◆ **TO BE DONE**:
1. In the forum post about Louisiana and the Red Cross, who is named as presenting the situation as a state refusing offered help?
2. Count the lines in the listing that contain the string "snow", and give only the number.

◆ **EXTRACT**:
######

They saw evacuation as the only real solution, and feared that setting up a huge relief shelter in the astrodome would seriously undermine more effective efforts. Would it have been better to send in the Red Cross with short-term supplies until the national guard arrived? Tough call. The wrong one could well land thousands of additional deaths onto your shoulders. What would have been ideal? The national guard and Red Cross having BOTH stood ready to march in and maintain order during a well-supplied and well-enforced "second" evacuation. But only 1 of the 2 were there, and so the options were sharply limited.
[edit: ...Lowgear, the topic you've selected for this thread is melodramatic, but misleading. Saying that Louisiana "refused Red Cross assistance" would be technically true, and somewhat less misleading (while maintaining some shock value.)][/QUOTE]
Thanks for the intelligent post. It's not an easy situation. Request help and risk reliance on the Red Cross and unwillingness to leave, or avoid help to encourage evacuations? It's a real ethical problem, not what some people (i.e., Rush Limbaugh) are billing as "look, we offered help but that dumbass state doesn't want it."
EDIT: Here's the exact language from Rush's site:
So if the word spread that there's plenty of water and food, they knew it would be a magnet, so they chose instead to starve and dehydrate a bunch of people.
This is what he specializes in: taking a complex issue, simplifying it and putting it out of context, making it so it proves his biased point, and feeding it to listeners that don't feel like evaluating it critically.

######

◆ **SUPPLIED RECORDS**:
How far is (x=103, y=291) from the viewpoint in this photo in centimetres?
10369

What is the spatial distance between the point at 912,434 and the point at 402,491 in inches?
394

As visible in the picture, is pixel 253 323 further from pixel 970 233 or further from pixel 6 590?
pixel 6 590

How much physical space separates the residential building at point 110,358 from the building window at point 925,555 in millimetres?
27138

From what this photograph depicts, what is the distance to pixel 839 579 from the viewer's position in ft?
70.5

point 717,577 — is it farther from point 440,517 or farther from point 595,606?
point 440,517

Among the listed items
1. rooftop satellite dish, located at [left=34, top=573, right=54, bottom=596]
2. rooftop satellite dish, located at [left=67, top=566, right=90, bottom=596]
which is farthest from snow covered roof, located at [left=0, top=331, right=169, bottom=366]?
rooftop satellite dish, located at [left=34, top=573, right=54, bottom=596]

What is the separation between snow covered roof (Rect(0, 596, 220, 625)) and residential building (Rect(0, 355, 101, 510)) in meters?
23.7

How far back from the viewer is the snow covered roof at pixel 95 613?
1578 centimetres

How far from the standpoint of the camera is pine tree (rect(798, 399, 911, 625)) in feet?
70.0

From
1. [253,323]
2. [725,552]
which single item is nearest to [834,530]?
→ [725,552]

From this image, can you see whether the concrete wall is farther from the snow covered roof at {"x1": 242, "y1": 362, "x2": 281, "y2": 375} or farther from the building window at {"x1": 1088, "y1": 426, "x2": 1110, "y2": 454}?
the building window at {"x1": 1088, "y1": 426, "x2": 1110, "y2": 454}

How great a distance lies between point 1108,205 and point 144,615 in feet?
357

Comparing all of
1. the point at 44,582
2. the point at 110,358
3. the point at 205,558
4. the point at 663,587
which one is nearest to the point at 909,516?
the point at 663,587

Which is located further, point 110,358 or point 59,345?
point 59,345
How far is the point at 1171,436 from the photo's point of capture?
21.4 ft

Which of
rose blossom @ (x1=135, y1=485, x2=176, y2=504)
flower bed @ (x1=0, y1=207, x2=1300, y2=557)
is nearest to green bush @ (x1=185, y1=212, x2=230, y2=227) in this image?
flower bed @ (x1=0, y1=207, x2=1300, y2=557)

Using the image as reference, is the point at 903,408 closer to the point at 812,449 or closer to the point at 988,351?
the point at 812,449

######

◆ **IN RESPONSE**:
1. Rush Limbaugh.

2. 4